+++ Text passage +++

Follow along with the transcript below for episode: Reclaim Your Personal Strength With Anne Marie Chaker
[INTRODUCTION]
[0:00:03.7] PF: Thank you for joining us for episode 523 of Live Happy Now. When we talk about becoming strong women, we’re often not talking about something physical, but this week’s guest tells us how reclaiming our physical power can also build our inner strength. I’m your host, Paula Felps, and this week, I’m joined by Anne Marie Chaker, author of Lift: How Women Can Reclaim Their Physical Power and Transform Their Lives.
Using her own life-changing experiences in bodybuilding, combined with a deep dive into research on how we’ve been taught to view our bodies, Anne Marie provides a roadmap to rethinking body image and discovering true power and confidence that goes well beyond our size. Let’s have a listen.
[INTERVIEW]
[0:00:45.9] PF: Anne Marie, thank you for joining me on Live Happy Now.
[0:00:48.9] AMC: Oh, Paula, it’s great to meet you.
[0:00:51.2] PF: The topic that you’ve written about is something that I’ve been really intrigued with for several years, and I had never seen a book on it because you have written a book about how strength training can really change women, not just physically but it really changes us from the inside out, and can we start by talking about how you came to write this book?

+++

| Exercise description |
Rewrite the transcript from "Using her own" to "have a listen.", replacing "roadmap" with "blueprint". Use only the transcript as your source.

+++ Material shown +++

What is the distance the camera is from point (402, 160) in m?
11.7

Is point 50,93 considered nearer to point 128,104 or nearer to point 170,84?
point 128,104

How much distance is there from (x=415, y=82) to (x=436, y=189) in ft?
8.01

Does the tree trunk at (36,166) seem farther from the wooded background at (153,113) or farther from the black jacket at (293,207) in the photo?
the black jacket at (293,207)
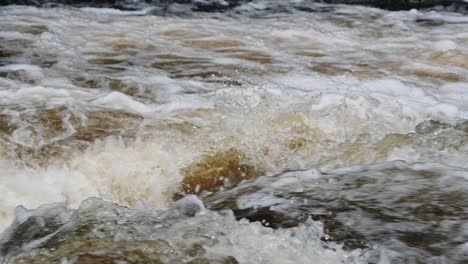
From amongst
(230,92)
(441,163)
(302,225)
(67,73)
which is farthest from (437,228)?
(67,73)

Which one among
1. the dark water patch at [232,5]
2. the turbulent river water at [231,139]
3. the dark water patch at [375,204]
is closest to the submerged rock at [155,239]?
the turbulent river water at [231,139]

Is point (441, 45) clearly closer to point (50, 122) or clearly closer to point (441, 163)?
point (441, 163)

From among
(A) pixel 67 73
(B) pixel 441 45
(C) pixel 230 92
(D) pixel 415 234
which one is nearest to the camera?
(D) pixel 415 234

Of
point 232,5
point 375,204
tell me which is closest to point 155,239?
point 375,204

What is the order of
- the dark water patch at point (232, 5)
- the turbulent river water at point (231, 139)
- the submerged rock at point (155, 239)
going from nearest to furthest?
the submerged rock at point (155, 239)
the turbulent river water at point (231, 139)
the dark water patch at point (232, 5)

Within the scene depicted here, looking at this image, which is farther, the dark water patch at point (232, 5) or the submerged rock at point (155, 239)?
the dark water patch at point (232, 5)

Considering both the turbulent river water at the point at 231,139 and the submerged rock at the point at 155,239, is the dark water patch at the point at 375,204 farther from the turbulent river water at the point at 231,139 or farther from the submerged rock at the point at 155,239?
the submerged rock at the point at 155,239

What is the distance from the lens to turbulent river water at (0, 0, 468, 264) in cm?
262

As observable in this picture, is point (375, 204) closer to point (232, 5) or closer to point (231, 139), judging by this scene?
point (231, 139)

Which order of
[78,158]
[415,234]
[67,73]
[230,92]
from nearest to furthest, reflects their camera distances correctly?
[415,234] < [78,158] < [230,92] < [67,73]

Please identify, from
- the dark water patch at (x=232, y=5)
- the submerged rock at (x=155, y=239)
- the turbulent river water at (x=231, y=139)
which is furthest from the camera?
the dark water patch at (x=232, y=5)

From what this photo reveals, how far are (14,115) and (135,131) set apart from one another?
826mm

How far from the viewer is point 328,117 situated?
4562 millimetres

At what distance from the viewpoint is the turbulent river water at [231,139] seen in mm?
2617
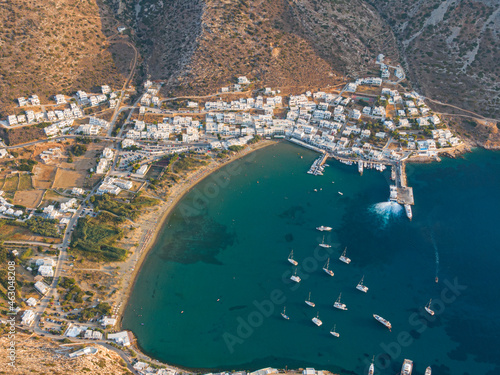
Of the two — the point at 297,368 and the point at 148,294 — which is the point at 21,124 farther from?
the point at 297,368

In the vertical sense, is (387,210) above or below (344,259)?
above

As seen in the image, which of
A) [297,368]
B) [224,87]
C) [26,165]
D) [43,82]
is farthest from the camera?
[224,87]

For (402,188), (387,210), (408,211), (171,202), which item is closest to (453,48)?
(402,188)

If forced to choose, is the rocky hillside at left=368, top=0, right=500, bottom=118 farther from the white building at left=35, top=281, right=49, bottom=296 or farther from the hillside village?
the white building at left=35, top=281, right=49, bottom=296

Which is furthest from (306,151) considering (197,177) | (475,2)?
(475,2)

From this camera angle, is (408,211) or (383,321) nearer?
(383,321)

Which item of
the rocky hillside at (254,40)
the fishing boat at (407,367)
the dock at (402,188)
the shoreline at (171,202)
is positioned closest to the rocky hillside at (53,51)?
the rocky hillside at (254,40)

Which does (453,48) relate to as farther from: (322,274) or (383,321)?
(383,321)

+++
+++ Material shown +++

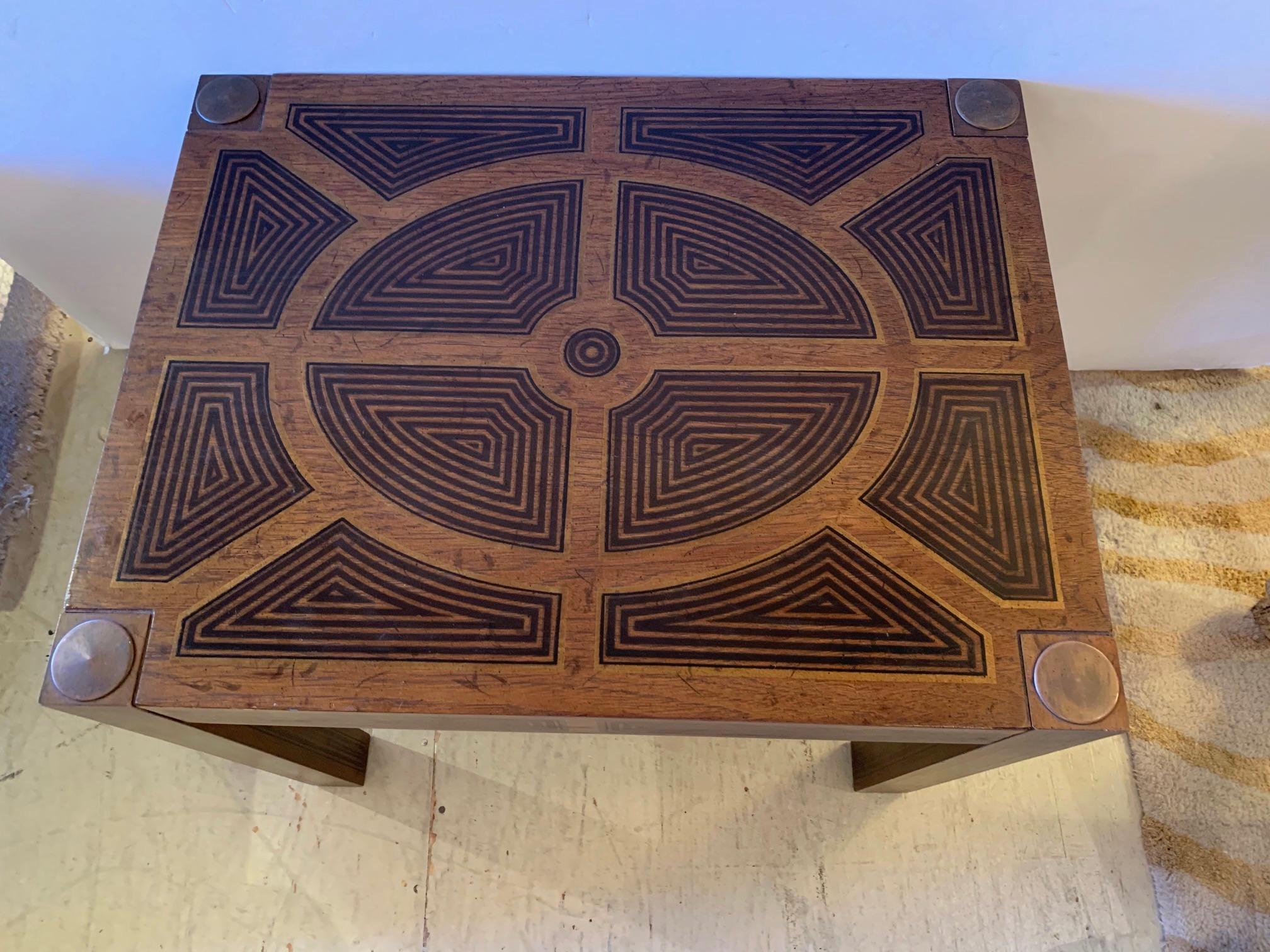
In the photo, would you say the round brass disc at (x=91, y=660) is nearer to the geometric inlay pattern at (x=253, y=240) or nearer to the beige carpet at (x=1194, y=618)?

+++

| Exercise output |
Using her own life-changing experiences in bodybuilding, combined with a deep dive into research on how we’ve been taught to view our bodies, Anne Marie provides a blueprint to rethinking body image and discovering true power and confidence that goes well beyond our size. Let’s have a listen.